*SOURCE*:
★ ★ ★ ★ ★
Planning a trip to New Orleans? From pub crawls, carriage rides, and historic walks of New Orleans storied cemeteries, there are dozens of activities to choose from. But with so many choices, which is the best New Orleans tour for first-timers to the city?

While there are many things to do in the Crescent City, a New Orleans ghost tour at night might be the best way to uncover its unique history.

For the skeptic, a cemetery tour or pub crawl that focuses on New Orleans haunted history might seem like a waste of time. But New Orleans is considered one of the most haunted cities in the entire country; it would be a shame to not explore its darker past that so often gets buried under the noise coming from its more touristy parts. Even the pubs of Bourbon Street house a haunted history that provokes an intriguing question; underneath the sounds of raucous revelers are there drunken ghosts imbibing amidst the unsuspecting mortals?

The best New Orleans ghost tours celebrate the fascinating splendor of the city’s ghostly tradition while still separating fact from fiction. The city has so much to uncover: cemeteries, history of voodoo, axe murders, pirates, and of course, haunted mansions.

And when it comes to New Orleans haunted mansions, there is one that stands out from the rest. The woman who lived there has become legendary for the ghastly deeds she committed in one of the most disturbing, bloody chapters of the New Orleans history.

Her name was Delphine LaLaurie, history knows her as Madame LaLaurie. Today we meet the haunted mansion on Royal street where she committed unspeakable atrocities. Once thought the most splendid home in the neighborhood, the LaLaurie House is now considered to be a house of horrors.

Its ghosts have a tragic tale to tell. And trust us when we say, their stories are not for the faint of heart.

The Unforgettable History of New Orleans’ Scariest House

If you were to live in the French Quarter in the early 1830s, you would know about Madame LaLaurie and the rather glittering soirees she hosted at her lavish mansion on Royal Street.
★ ★ ★ ★ ★
*STORED DATA*:
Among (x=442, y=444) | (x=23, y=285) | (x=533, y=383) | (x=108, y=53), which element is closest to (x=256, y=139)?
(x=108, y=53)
★ ★ ★ ★ ★
*WORK TO BE COMPLETED*: According to the piece on New Orleans ghost tours, on what street is Madame LaLaurie's mansion? The listing can be set aside here.

*EXERCISE RESULT*: Royal Street.